Start by saying something like, “To best answer this question, I would like to know a few things about this job.”
Ask the interviewer these questions in response:
- What skills are most critical for this role?
- What made the last person successful in the role?
- What kind of personality do you feel works best in this role?
For each question, note down the relevance to your own skills and experience.
After learning the answers to the above questions:
- State honestly which skills you have that they are looking for and if you have associated skills bring them up as well
- Example: I don’t have 5 years of PowerBI like you want, but I have 2 years of PowerBI and 4 of Tableau.
- Try to understand what made the last candidate successful and how you can duplicate that success; then explain that to the interviewer
- If the interviewer thinks that an energetic extrovert is what it takes to be successful, and you are more of a laid-back introvert, you have a couple of options
- You can lie and pretend – but you will be caught by your second day on the job
- You can try and convince them of the value of being a laid back introvert
- You can accept that you aren’t going to get the job
I like this method because you don’t need to ramble on hoping to guess which one of your nearly 1,000 skills (both listed and unlisted on your résumé) they are looking for. Do they want a cheesy… I mean deep and profound answer, or do they want an answer that tells them how your skills will fit. It also forces them to do their job and figure out what they actually want in a candidate and explain it to you. This may or may not benefit you in the interview if you approach it honestly. They may describe a candidate that is not you.
If they can’t answer those questions, then it is likely they don’t know what they want. They may just be asking because they think they have to ask this question, or they may just want you to ramble on and help them do their job by saying something they like the sound of.
If the above advice doesn’t work for you, here are a hundred funny responses to the question “Why Should We Hire You?”.
My own opinion, if the hiring manager can’t figure out whether they want to hire you and they need to ask you why they should, you probably don’t really want that job.
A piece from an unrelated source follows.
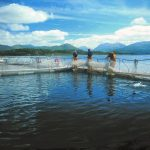 Salmon farmers working on a salmon farm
I think it shows disorganization on the part of the company or the hiring manager. They can’t figure out what they want so they want you to throw some job skills at them, and the best candidate wins from there.
Reality being the way it is, we often have to suck up to get a job, even if we really don’t want that particular job. We all have bills to pay, maybe kids to feed. Any interviewer that says they can tell the difference between a candidate who genuinely wants the job and a candidate that just needs the job is deceiving themselves. This question won’t help them get there, because the best employee might just be horrible at navigating the silly recruiting structure with the silly questions they ask sometimes.